Sowieso, diese Lkw-Fahrer. Nicht nur diejenigen, welche auf den Wertungsprüfungen als Fast Assistance unterwegs sind, sondern vor allem die vielen Namenlosen, die den Tross begleiten. Jeden Tag gut 10 Stunden auf der Landstraße, Tag für Tag von einem Etappenziel zum nächsten. Oft sind die Lkw-Kutscher auch diejenigen, die im Biwak nach ihrer Ankunft schnell die Infrastruktur aufbauen müssen, in der dann die Mechaniker arbeiten, und die am Morgen den ganzen Kram wieder niederreißen und für die Fahrt ins nächste Biwak verstauen müssen.

Gestern Abend habe ich noch mit Andy Schulz, dem Beifahrer von Orlando Terranova aus der X-Raid-Mannschaft, über genau diese Jungs philosophiert. „Der Service kommt nicht mit“, fiel dem kernigen Bayern auf. „Die 80 km/h, die sie nur fahren dürfen, sind viel zu langsam. In Bolivien findest du kilometerweit kein einziges Auto, und die müssen da so dahinschleichen. Da ist das Tempolimit zu niedrig; da muss sich keiner wundern, wenn dann auch mal einer am Steuer einschläft. Denn jeder braucht pro Tag 10 bis 14 Stunden Fahrtzeit von einem Biwak zum nächsten.“

An solche Probleme denkt keiner, wenn er die Rallye rein sportlich verfolgt. Aber ohne das Heer der Unermüdlichen könnte das ganze Spektakel nicht funktionieren. Gerade in den Tagen nach dem Erdrutsch von Volkan, der die ganze Anfahrt zweier Tage durcheinandergewürfelt hat, muss man auch den Lkw-Fahrer und dem Begleittross größten Respekt zollen – und nachdenklich werden, was diese Leute für einen oft nur geringen Lohn auf sich nehmen. Vor allem aus Liebe zur Dakar.

Genau wie die Mechaniker, die ich in ihrer Arbeitsbelastung und ihrem Enthusiasmus auf eine Stufe stellen möchte mit den Schraubern aus der Formel 1. Natürlich hinkt der Vergleich, denn ein Grand Prix-Auto ist deutlich komplizierter und für die Mechaniker unzugänglicher als ein Marathonrallyewagen. Aber die Rundstreckenschrauber arbeiten in einem sauberen Umfeld, werden gut verpflegt und schlafen in Hotels, wenn auch stets zu zweit oder noch mehr in einem Zimmer.
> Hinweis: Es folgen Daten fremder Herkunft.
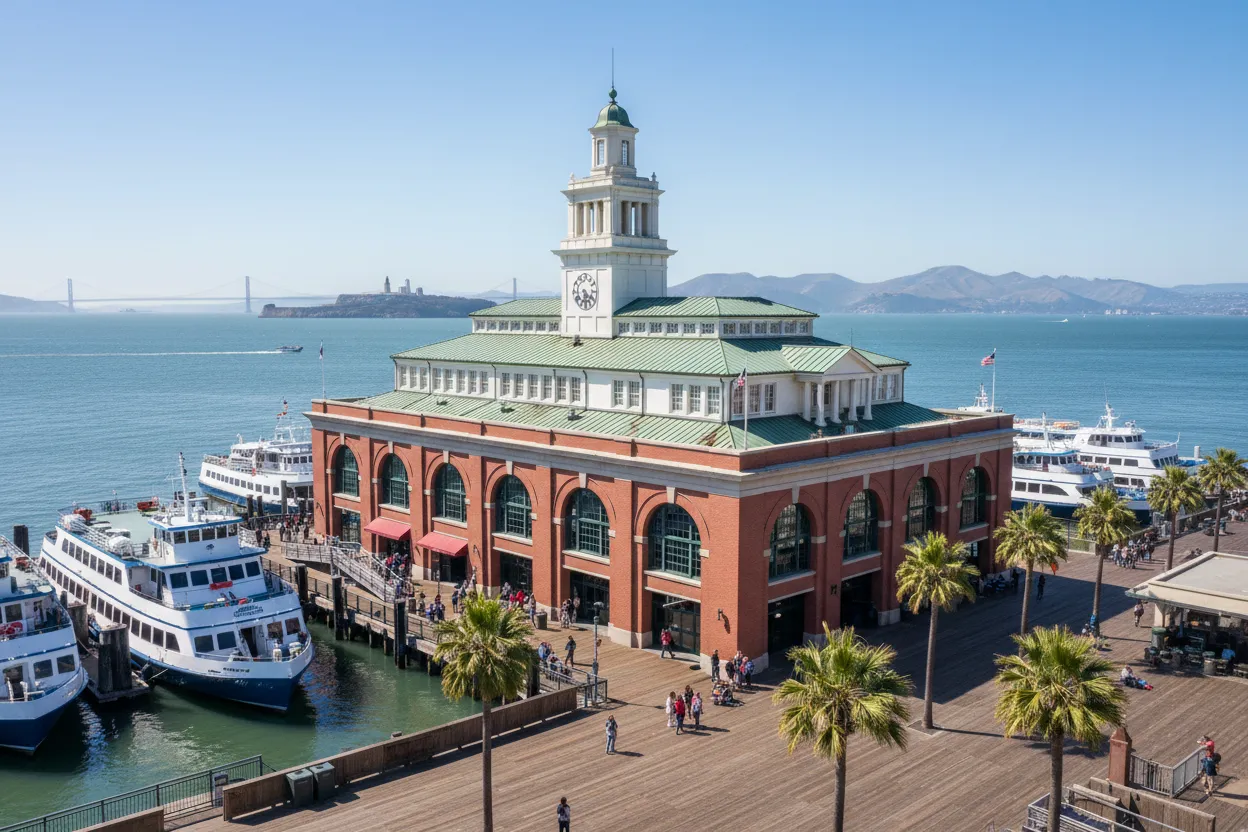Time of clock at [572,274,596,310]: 6:20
Die Dakar-Mechaniker müssen in einem ungastlichen Umfeld arbeiten, länger, härter und meist auch viel improvisierter. Ich wüsste keine Form des Motorsports, in der es auch die Mechaniker so schwer haben. Und doch wird ihre Leistung von uns Beobachtern einfach so hingenommen, als sei es so selbstverständlich wie dass es jeden Morgen wieder hell wird.

Das ist es nicht, denn der Antrieb all’ dieser anonymen Dakar-Süchtigen ist nicht das Geld, nicht Ruhm und Ehr’ – sondern einzig und allein der Mythos Dakar und die Faszination Motorsport. Je weiter nach hinten man ins Biwak kommt, desto größer wird dieser Enthusiasmus. Da schrauben dann oft Kumpels und Familienmitglieder für lau, nur gegen Kost und Logis – des gemeinsamen einzigartigen Erlebnisses wegen.
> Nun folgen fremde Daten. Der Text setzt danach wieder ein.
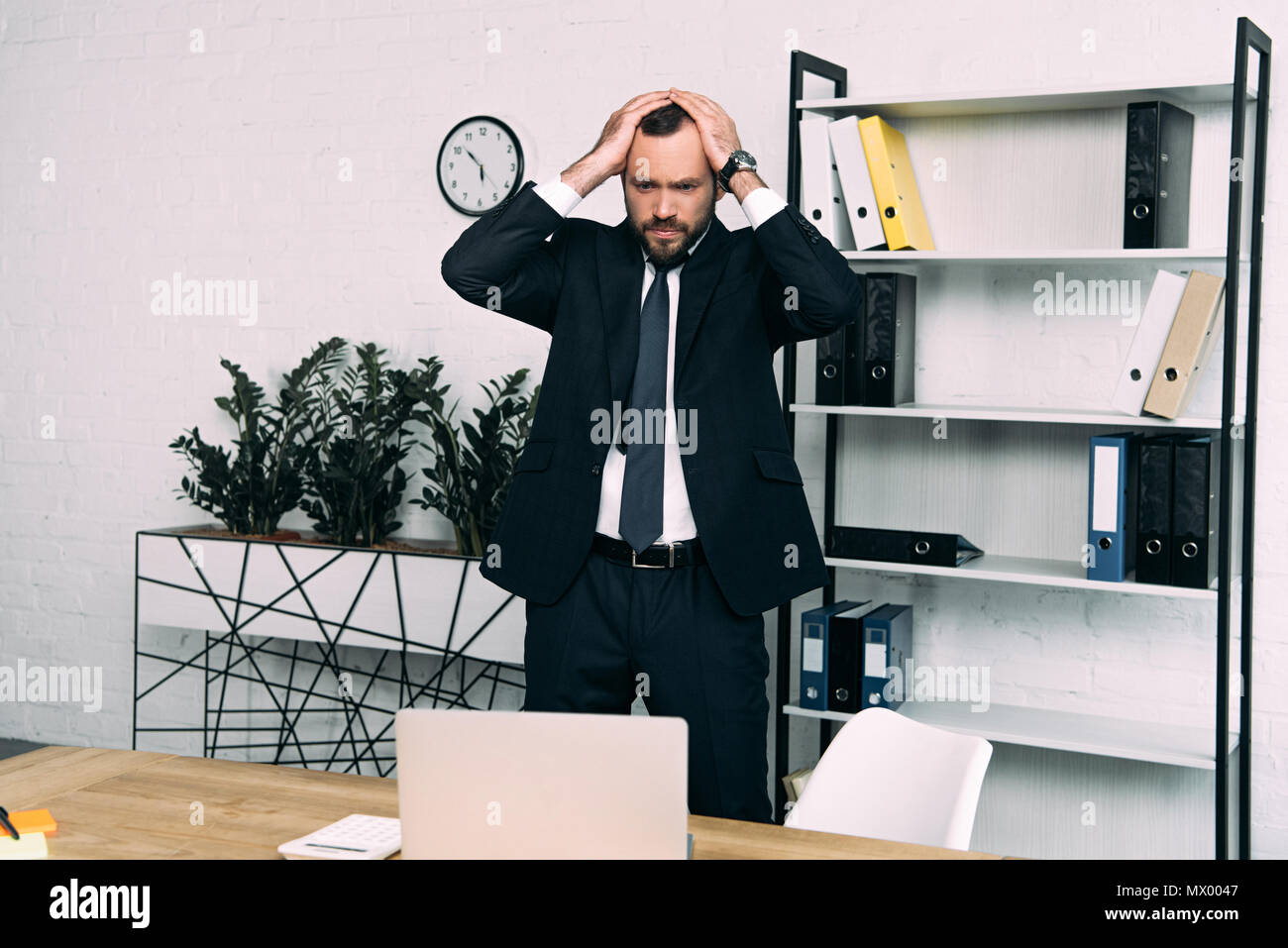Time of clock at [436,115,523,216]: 5:51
Ich habe mich richtig gefreut, dass einer wie Andy Schulz auch mitten im tobenden Wettbewerb die Umsicht hat, darüber nachzudenken.

Die Hände der Mechaniker sehen jedenfalls noch geschundener aus als die Füße von Laia Sanz.

Und deswegen wird auch heute Abend so manches Versprechen platzen. In Buenos Aires, haben viele schon lange angekündigt, wenn wir im Ziel sind, dann lassen wir’s richtig krachen; dann dürfen wir ja endlich wieder.

Doch die meisten Partys werden heute Abend nach einer Handvoll Bier austrudeln. Weil alle viel zu schachmatt für mehr sind.